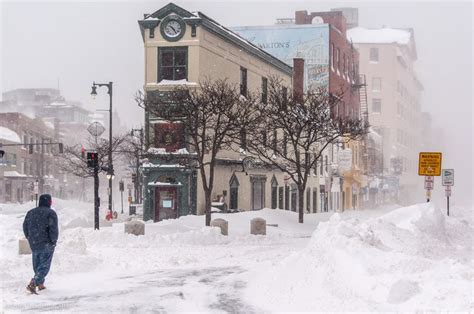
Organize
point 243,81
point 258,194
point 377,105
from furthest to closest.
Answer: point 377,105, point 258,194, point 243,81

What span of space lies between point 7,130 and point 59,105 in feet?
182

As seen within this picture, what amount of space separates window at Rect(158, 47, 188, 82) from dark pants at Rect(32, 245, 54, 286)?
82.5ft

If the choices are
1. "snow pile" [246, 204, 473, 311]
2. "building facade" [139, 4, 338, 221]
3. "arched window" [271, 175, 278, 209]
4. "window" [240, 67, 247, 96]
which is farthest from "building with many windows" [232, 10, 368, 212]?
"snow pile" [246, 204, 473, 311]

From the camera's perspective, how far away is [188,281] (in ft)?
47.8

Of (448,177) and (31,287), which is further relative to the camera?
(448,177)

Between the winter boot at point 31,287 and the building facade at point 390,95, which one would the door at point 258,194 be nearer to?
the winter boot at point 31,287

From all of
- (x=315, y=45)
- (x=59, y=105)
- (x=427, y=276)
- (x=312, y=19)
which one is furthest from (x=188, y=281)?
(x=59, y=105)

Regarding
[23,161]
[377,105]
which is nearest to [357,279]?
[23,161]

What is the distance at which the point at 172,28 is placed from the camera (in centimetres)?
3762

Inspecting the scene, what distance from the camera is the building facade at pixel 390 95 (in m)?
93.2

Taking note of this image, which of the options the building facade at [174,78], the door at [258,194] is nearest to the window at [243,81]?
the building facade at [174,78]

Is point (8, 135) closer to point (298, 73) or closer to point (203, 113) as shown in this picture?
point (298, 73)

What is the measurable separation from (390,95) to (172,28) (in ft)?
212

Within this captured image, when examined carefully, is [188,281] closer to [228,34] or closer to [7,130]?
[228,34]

______

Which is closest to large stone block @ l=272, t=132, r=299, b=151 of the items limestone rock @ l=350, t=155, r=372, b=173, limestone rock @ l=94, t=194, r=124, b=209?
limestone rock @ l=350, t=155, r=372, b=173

______

Pull out each line in the entries above that contains the word "nearest", and copy every such line in full.

TASK SOLUTION:
which is nearest to [357,279]?
Taking note of this image, which of the options the building facade at [174,78], the door at [258,194] is nearest to the window at [243,81]?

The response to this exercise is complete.